» **Required work**:
Continue the forum thread below about relationship trouble and advice, picking up after its last line.

───── Extract

Yesterday I was told he'd hooked up w/two other fems from where he worked...true or not who knows...hear say has gotten us nowhere fast...he denied it all. i left it alone...

Anyway, talk about DRAMA...idk any advice would be greatly appreciated...


----------



## Lyn (Mar 10, 2010)

Well. Hmm...lot of pain and suffering. I'm going to share what Albert Einstein said...

"The definition of insanity is doing the same thing over and over again and expecting a different result."

At some point, you have to stop all of the loss of time and energy with people who are clearly not as committed as you wish they would be. Sometimes we find out that we love someone more than they do us, and we have to accept that things will not change because the other person is not motivated/interested enough in a common goal to work toward with you. It takes two to make a relationship. Without the other person's commitment, you're just spinning your wheels.

Best,
Lyn


----------



## STELL (Mar 14, 2010)

──────────
───── Data shown

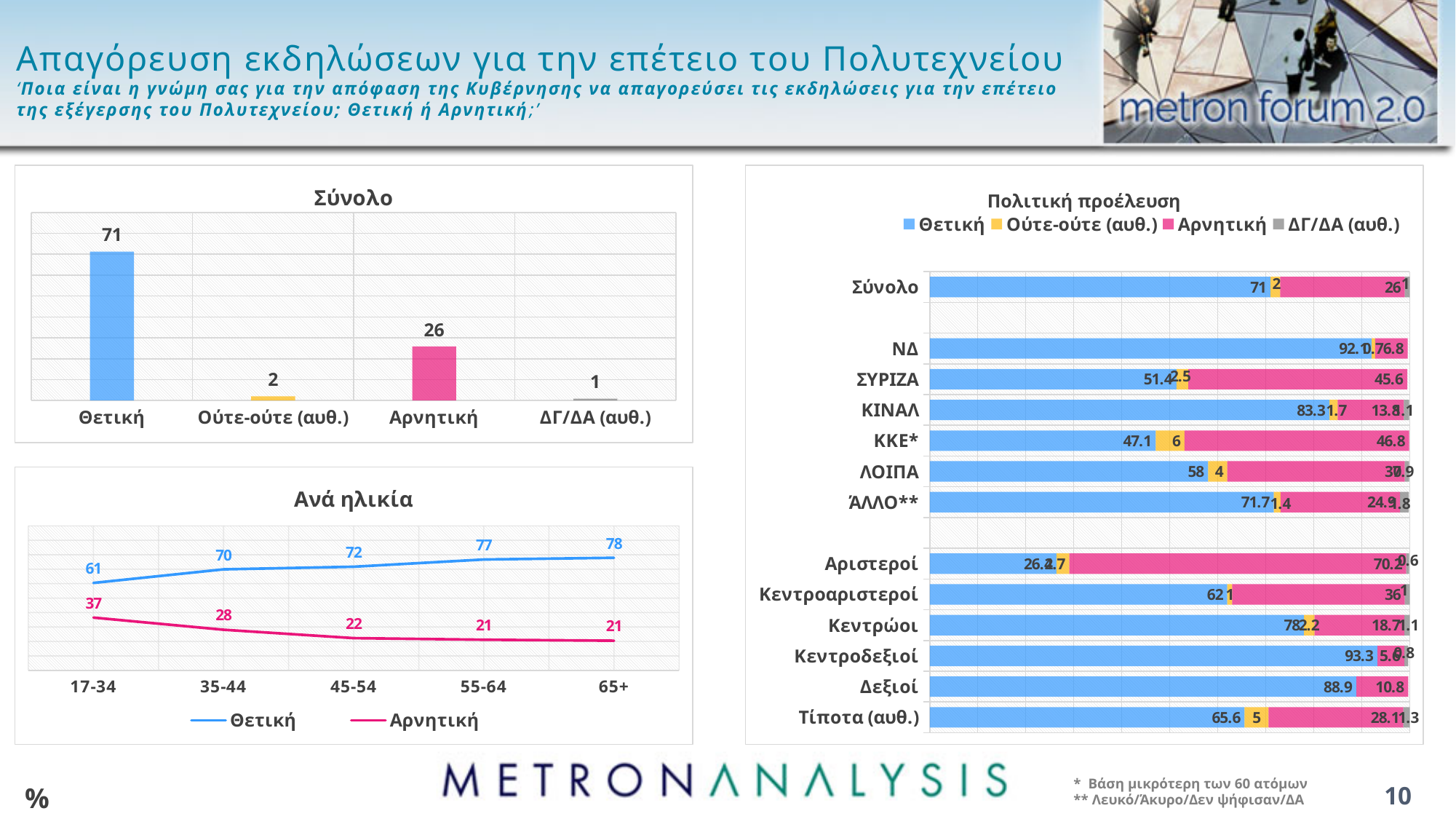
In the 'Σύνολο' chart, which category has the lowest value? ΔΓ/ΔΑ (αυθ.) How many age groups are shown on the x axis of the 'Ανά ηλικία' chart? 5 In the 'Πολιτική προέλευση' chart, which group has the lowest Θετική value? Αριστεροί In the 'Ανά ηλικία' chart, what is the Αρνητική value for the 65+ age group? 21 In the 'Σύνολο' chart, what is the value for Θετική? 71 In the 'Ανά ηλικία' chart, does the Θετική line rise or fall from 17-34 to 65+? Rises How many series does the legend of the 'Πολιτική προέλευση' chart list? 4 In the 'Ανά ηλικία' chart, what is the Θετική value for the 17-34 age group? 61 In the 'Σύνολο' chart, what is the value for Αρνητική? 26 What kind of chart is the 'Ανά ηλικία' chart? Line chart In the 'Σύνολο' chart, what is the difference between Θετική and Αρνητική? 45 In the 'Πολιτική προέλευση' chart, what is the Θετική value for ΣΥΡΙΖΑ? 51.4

──────────

» **Task output**:
Very true..thank you.


----------



## Help239 (Oct 20, 2009)

I agree. I spent 45 days wasting time and energy and all I accomplished was becoming a doormat for my cheating wife. I realized at some point I needed to switch gears and protect my kids and heep myself healthy.

Funny thing is back then she complained there was too much water under the bridge and would not listen to reason. These days she insists she just wants to forget the past and move forward while we remain friends. Too bad she couldn't have had that sense of mind back then. Too little too late IMO. The last 5 months are not easily forgotten. 

Spare yourself the heartache and move on.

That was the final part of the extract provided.